Unlike other sculptural towers that sacrifice the livability of the units to achieve unique shapes, the precise geometric procedures we have used do not compromise the layouts of the rooms. In addition, continuous balconies made from translucent white laminated glass wrap every floor plate, extending the level of amenity in further. And, in terms of appearance, this outer layer of glass extends 300mm below the slab to create broad horizontal banding and give the building its characteristic form.

We highlighted the importance of how the building meets the ground. The environment it creates for pedestrian experience. A 5-storey portion of the podium has been designed to form the street edge along Burnhamthorpe and Confederation. There is a 1-storey pavilion building on the NW corner that creates a pedestrian mews between it and the rest of the building. At the entry plaza, a one-stprey lobby has been extended to provide for a generous and welcoming entry. The ground level is rounded out with retail units and landscaping, in the interest of creating a lively and interesting pedestrian environment.

The ground level is marked by bold paving patterns that include various contrasting textures and colours shaped into dynamic angles and planes. Along with generous softscape areas and high quality street furniture and boulevard lighting, we envision an enhanced public realm that frames a variety of urban commercial and leisure activities appropriate for a downtown setting

Much of the hope for a truly vibrant urban community rests on the success of the 5-storey podium as an amenity-filled and inviting place for public social activity appealing to a wide demographic spectrum. The architectural presence has been conceived as a series of retail frontages, with large inviting multi-storey glass facades underneath two layers of terraced residential flats. The multi-level public realm offering retail and amenities is a tried-and-tested form of urbanism in eastern countries and especially Asia, and is intended to appeal to both new immigrants familiar with these environments as well as offer Canadians an exciting new form of urbanity. 

The architectural forms of the podium have subtle inflections and notches that introduce granularity to the approximately 120-metre frontage along Burnhamthorpe Road. A thick double row of landscaping and amenity packed hardscape are prominent features of a public realm that includes a promenade and retail mews. These areas are intended to encourage pedestrian use and augment the attractiveness of the retail and restaurant storefronts.  

The tower, intended as the highest part of the whole M City development, will have a unique geometry that redefines Mississauga’s skyline and befitting its role as a beacon for the entire area. Its characteristic undulating geometric presence is a series of twisted horizontal bands that form the entire shaft of the tower. There are seven typical twenty by forty-two meter floor plates, and every one rotates in relation to the one above and below it. The floor plates accommodate approximately 13 units per level, each with a balcony. From top to bottom, the sculptural form is made up of these balconies, and great care has been taken to make sure this presence is uninterrupted by the unsightly mechanical equipment areas that mar the appearance of many high-rise towers. The singular expression of the bands reinforces the sculptural quality of the building forming a dramatic baroque silhouette against the sky. 

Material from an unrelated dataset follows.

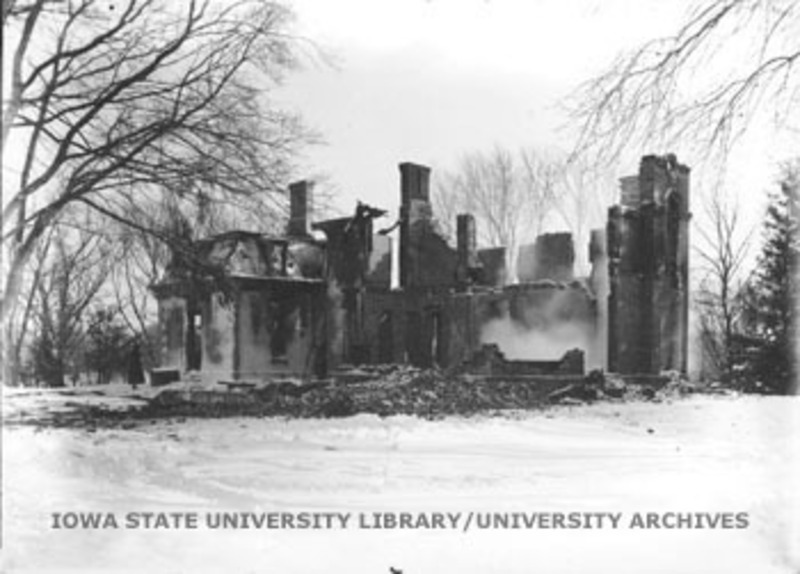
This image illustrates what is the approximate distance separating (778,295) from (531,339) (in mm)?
2917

Increasing concentrations of population around large cities has put tremendous pressure on the development of the periphery at an unprecedented scale and density. Toronto, a bursting urban megalopolis, has been at the forefront of this global migration. In the context of this situation, all eyes are on its architectural solutions to new forms of urban growth. In a world in need of new solutions for habitation to accommodate these demographic shifts, M City stands out as a robust and hopeful model for new modes of urbanity in the 21st century.